EXCERPTED DATA:
================================

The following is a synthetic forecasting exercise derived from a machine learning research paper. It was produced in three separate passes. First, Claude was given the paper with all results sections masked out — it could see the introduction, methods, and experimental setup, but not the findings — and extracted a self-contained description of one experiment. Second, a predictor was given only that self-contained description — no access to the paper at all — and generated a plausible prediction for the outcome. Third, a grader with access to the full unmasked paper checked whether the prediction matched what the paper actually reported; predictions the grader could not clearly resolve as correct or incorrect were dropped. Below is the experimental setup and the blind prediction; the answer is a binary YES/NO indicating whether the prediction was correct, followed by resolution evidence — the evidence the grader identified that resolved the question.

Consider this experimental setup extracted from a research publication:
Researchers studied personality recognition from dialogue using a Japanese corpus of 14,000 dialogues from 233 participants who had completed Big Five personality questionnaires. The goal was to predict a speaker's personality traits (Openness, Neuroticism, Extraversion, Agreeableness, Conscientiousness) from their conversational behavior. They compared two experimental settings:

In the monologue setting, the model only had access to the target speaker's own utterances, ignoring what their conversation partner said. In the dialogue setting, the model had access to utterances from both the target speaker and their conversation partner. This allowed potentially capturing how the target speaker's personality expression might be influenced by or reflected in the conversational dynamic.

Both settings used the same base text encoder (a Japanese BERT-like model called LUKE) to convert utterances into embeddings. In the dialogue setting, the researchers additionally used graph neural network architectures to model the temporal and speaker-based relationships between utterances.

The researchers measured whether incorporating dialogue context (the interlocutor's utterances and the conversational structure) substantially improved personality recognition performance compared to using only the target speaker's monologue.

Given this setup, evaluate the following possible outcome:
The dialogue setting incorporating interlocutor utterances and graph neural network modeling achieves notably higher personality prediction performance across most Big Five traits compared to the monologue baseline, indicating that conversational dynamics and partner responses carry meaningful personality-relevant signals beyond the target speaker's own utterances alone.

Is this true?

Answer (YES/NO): NO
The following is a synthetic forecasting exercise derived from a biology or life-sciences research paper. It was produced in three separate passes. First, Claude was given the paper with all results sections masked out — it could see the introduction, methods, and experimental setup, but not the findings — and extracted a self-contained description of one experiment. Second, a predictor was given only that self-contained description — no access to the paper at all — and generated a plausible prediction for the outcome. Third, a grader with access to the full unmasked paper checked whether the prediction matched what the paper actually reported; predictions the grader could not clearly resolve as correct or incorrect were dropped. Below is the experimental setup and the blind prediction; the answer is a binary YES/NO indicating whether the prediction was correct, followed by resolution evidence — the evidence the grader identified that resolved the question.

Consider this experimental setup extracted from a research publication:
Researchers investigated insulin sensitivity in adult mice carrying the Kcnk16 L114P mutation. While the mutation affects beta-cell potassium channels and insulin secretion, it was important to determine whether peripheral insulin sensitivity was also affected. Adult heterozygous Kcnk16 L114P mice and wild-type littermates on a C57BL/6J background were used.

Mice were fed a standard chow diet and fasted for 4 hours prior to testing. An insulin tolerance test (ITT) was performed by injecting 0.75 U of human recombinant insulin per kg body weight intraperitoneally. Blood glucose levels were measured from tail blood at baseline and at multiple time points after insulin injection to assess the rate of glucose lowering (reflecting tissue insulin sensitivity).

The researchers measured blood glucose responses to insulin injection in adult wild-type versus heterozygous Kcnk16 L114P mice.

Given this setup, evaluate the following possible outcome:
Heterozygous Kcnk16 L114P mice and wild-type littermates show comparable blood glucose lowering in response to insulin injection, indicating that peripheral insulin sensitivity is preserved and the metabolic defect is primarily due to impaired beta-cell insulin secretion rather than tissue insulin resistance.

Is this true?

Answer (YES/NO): YES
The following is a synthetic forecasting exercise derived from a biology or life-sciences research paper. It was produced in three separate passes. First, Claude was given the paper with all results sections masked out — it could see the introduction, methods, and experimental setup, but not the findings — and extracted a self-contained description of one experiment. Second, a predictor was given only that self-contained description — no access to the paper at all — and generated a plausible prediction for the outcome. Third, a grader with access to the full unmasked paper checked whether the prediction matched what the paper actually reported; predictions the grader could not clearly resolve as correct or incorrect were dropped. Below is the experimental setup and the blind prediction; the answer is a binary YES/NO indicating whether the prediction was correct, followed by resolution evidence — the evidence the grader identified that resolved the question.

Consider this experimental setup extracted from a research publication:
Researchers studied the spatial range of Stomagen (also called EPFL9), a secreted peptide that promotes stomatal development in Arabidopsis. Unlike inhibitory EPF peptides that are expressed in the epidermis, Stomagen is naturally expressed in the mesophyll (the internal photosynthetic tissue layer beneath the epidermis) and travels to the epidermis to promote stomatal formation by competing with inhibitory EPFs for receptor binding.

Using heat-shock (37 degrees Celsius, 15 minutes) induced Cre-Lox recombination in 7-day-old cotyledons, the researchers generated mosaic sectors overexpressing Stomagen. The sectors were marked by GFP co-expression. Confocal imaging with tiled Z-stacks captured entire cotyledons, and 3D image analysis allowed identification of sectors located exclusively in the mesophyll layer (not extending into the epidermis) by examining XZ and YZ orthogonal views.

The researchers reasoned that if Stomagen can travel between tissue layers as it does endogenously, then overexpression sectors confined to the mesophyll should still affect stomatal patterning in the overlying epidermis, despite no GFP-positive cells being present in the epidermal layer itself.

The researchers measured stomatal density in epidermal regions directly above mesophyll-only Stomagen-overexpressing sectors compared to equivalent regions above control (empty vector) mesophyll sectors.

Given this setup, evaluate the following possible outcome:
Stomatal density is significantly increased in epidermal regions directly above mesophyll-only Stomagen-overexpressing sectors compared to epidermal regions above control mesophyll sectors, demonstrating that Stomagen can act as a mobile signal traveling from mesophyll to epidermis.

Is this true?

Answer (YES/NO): YES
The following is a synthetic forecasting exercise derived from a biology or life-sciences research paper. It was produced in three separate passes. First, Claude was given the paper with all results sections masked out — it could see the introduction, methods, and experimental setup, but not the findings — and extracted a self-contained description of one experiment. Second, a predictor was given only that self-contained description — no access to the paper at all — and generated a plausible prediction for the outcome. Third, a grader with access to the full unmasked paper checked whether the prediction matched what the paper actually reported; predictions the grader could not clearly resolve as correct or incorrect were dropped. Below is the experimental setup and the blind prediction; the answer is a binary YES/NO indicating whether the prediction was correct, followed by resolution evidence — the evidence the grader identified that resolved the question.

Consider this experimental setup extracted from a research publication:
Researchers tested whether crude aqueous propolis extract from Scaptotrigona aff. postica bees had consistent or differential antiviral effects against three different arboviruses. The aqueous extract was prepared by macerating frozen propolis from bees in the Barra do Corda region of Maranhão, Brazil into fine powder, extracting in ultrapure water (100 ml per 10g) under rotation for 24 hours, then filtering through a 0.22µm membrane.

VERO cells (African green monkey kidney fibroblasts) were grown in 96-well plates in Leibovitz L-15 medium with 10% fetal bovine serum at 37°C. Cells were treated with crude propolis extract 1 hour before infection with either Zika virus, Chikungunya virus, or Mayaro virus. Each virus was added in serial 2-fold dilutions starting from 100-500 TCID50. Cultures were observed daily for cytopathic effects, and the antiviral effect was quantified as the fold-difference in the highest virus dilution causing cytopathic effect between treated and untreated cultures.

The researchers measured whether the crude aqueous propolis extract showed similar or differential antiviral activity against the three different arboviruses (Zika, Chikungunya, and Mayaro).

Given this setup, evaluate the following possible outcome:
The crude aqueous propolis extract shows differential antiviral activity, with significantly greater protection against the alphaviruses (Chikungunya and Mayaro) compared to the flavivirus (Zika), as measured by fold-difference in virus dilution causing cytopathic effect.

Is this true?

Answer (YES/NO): NO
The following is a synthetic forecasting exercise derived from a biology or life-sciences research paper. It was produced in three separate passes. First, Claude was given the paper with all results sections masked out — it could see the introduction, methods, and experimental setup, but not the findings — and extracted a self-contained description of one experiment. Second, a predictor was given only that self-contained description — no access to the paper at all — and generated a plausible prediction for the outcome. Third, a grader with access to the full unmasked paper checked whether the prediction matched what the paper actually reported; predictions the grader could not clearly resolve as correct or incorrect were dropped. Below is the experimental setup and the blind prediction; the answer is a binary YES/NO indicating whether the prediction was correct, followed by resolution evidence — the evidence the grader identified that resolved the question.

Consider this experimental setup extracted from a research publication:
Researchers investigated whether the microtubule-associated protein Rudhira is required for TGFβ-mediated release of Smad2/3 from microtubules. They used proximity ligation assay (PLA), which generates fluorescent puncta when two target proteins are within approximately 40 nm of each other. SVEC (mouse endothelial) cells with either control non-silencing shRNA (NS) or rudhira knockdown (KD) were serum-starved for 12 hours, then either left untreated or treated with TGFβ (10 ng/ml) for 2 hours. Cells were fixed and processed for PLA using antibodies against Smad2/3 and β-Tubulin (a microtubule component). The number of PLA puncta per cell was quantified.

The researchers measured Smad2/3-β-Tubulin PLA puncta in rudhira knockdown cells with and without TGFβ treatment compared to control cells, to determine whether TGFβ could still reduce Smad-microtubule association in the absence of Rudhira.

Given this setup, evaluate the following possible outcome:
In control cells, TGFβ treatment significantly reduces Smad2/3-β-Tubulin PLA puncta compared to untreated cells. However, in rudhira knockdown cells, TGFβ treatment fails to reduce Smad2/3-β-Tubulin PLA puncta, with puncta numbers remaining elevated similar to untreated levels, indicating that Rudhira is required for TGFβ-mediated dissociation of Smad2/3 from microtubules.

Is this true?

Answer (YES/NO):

================================

ACTIVITY:
From where "In control cells, TGFβ" appears to the last line of the listing above, please write out every line exactly; leave out the rest.

RESPONSE FOR THIS EXERCISE:
In control cells, TGFβ treatment significantly reduces Smad2/3-β-Tubulin PLA puncta compared to untreated cells. However, in rudhira knockdown cells, TGFβ treatment fails to reduce Smad2/3-β-Tubulin PLA puncta, with puncta numbers remaining elevated similar to untreated levels, indicating that Rudhira is required for TGFβ-mediated dissociation of Smad2/3 from microtubules.

Is this true?

Answer (YES/NO):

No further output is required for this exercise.